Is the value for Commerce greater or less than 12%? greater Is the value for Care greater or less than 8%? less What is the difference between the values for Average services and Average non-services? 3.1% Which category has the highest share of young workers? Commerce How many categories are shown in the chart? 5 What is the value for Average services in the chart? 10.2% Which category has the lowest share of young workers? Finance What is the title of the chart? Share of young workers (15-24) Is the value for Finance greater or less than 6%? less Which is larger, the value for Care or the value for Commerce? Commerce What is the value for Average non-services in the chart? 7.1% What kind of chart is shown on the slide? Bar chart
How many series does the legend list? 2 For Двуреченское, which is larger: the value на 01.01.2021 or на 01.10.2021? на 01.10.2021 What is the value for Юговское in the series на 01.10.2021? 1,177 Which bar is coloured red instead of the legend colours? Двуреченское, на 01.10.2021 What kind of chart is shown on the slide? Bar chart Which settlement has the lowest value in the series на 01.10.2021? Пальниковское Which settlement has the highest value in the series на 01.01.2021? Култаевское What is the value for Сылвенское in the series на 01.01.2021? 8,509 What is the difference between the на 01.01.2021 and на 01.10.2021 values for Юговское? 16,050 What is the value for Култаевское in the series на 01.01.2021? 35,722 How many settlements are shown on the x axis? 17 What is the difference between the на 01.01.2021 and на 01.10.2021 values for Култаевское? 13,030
==
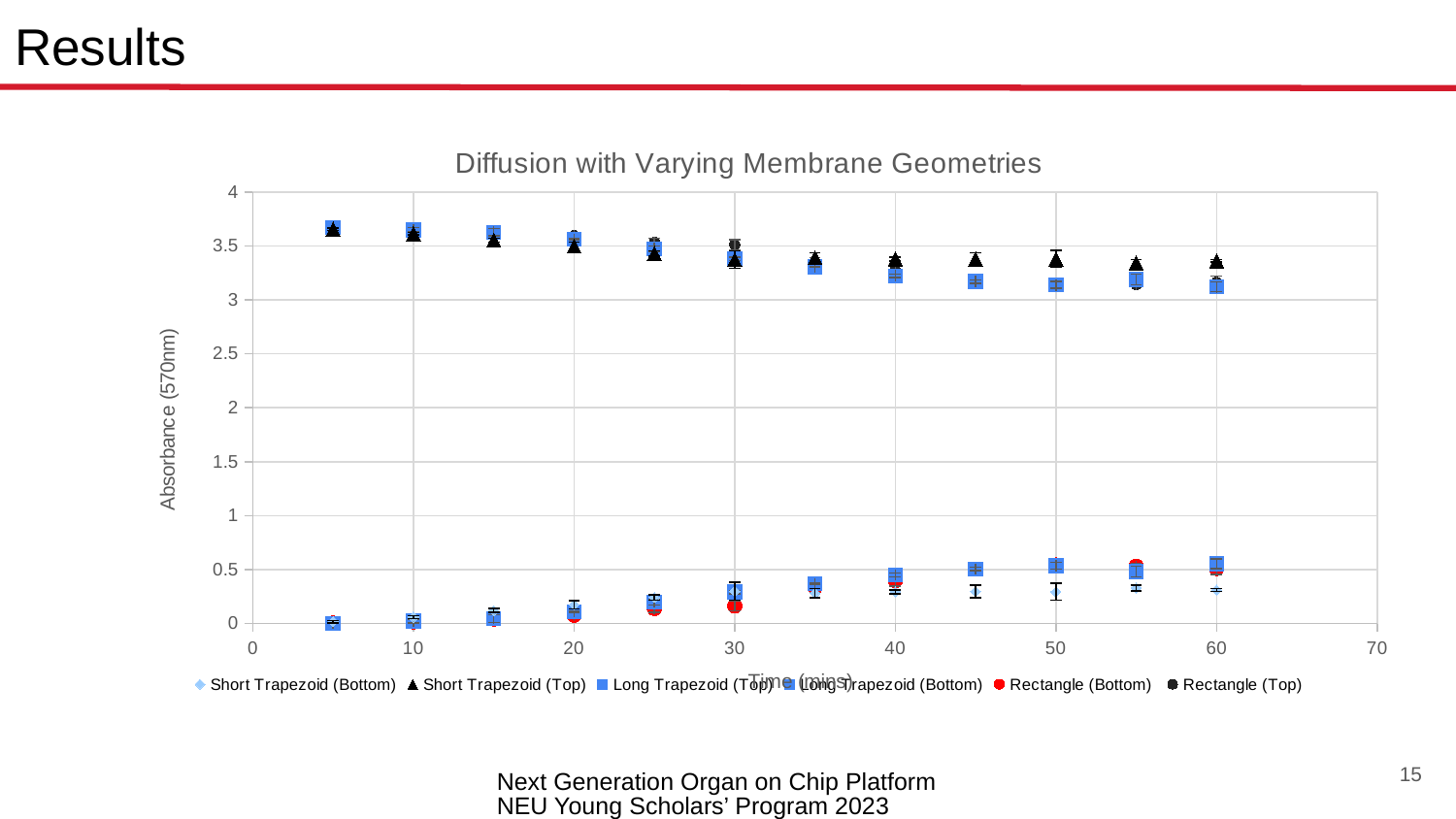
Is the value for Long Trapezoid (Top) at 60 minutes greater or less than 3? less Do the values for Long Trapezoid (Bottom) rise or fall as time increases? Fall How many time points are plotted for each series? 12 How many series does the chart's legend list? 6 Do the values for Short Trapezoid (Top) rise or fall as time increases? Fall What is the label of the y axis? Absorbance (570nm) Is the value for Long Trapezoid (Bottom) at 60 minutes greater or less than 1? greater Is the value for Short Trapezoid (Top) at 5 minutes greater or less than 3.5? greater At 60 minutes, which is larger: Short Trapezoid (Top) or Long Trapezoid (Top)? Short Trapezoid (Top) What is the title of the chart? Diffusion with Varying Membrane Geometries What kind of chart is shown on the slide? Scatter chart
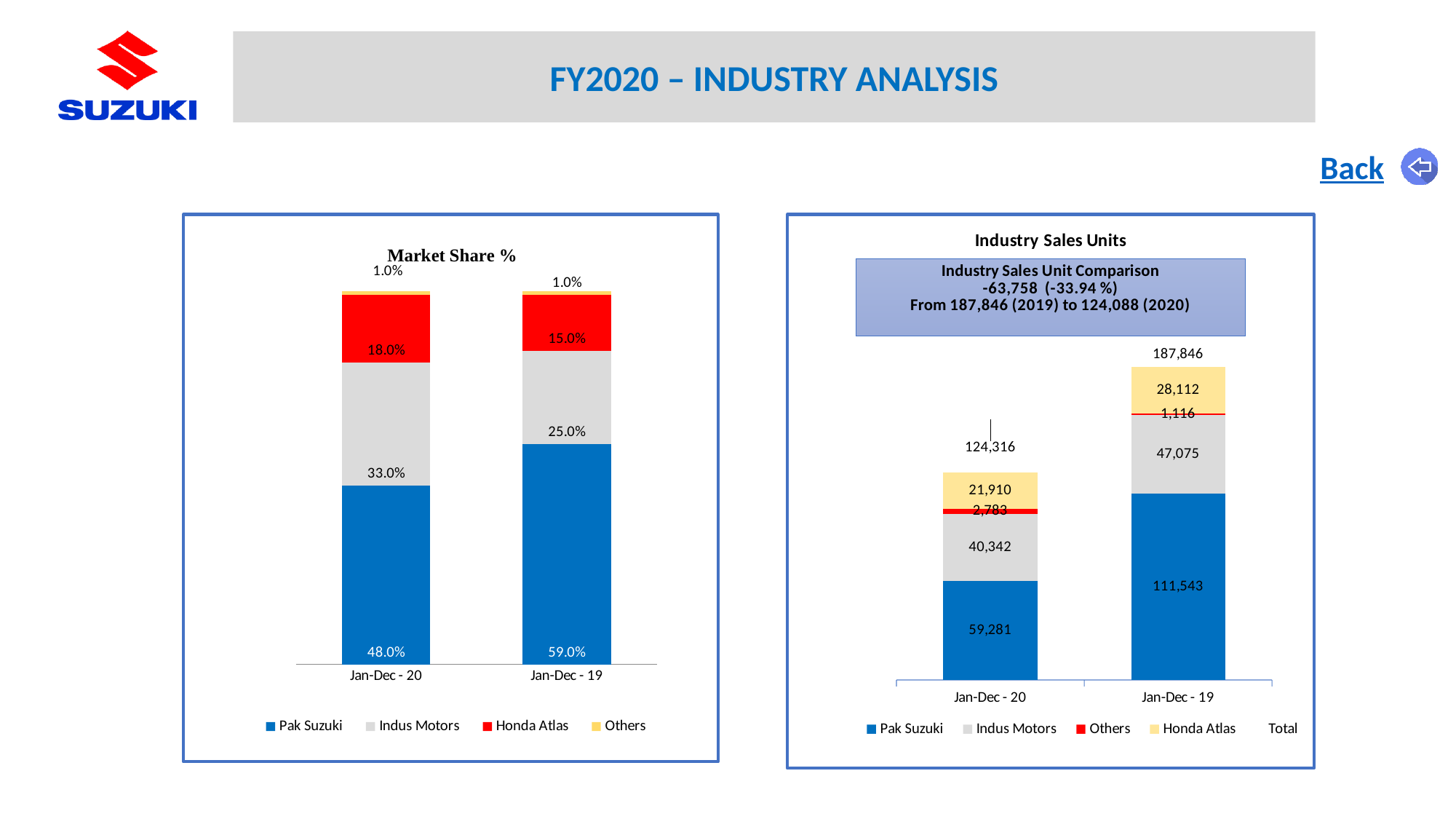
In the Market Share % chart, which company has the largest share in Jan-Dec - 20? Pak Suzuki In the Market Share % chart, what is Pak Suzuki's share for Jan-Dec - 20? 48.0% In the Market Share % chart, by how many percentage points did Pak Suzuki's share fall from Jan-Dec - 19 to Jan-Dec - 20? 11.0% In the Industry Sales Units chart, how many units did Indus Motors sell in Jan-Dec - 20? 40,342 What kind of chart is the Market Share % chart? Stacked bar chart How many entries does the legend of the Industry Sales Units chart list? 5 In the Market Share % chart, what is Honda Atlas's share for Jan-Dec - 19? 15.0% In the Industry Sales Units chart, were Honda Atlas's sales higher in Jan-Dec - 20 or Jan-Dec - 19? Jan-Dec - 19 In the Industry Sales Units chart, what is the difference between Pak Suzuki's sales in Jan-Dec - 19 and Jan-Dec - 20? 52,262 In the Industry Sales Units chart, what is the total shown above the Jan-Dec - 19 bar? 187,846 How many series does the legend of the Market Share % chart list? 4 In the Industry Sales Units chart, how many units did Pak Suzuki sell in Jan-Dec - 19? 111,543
...
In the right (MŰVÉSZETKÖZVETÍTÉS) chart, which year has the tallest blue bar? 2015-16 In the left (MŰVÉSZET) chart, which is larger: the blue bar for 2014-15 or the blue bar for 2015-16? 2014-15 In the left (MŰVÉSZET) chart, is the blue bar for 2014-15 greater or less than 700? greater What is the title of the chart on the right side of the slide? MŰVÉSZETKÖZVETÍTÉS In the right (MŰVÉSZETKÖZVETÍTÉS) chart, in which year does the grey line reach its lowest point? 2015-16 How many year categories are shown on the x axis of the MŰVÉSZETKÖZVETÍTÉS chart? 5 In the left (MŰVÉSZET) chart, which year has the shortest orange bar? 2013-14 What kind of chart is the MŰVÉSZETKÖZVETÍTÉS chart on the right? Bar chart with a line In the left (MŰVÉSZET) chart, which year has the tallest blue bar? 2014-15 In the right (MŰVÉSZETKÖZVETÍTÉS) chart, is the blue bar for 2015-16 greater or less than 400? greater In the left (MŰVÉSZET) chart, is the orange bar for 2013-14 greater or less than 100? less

EXERCISE DESCRIPTION:
Copy out every line of the records above that contains the word "with". Letter case must match.

OUTPUT:
Is the value for Long Trapezoid (Top) at 60 minutes greater or less than 3? less Do the values for Long Trapezoid (Bottom) rise or fall as time increases? Fall How many time points are plotted for each series? 12 How many series does the chart's legend list? 6 Do the values for Short Trapezoid (Top) rise or fall as time increases? Fall What is the label of the y axis? Absorbance (570nm) Is the value for Long Trapezoid (Bottom) at 60 minutes greater or less than 1? greater Is the value for Short Trapezoid (Top) at 5 minutes greater or less than 3.5? greater At 60 minutes, which is larger: Short Trapezoid (Top) or Long Trapezoid (Top)? Short Trapezoid (Top) What is the title of the chart? Diffusion with Varying Membrane Geometries What kind of chart is shown on the slide? Scatter chart
In the right (MŰVÉSZETKÖZVETÍTÉS) chart, which year has the tallest blue bar? 2015-16 In the left (MŰVÉSZET) chart, which is larger: the blue bar for 2014-15 or the blue bar for 2015-16? 2014-15 In the left (MŰVÉSZET) chart, is the blue bar for 2014-15 greater or less than 700? greater What is the title of the chart on the right side of the slide? MŰVÉSZETKÖZVETÍTÉS In the right (MŰVÉSZETKÖZVETÍTÉS) chart, in which year does the grey line reach its lowest point? 2015-16 How many year categories are shown on the x axis of the MŰVÉSZETKÖZVETÍTÉS chart? 5 In the left (MŰVÉSZET) chart, which year has the shortest orange bar? 2013-14 What kind of chart is the MŰVÉSZETKÖZVETÍTÉS chart on the right? Bar chart with a line In the left (MŰVÉSZET) chart, which year has the tallest blue bar? 2014-15 In the right (MŰVÉSZETKÖZVETÍTÉS) chart, is the blue bar for 2015-16 greater or less than 400? greater In the left (MŰVÉSZET) chart, is the orange bar for 2013-14 greater or less than 100? less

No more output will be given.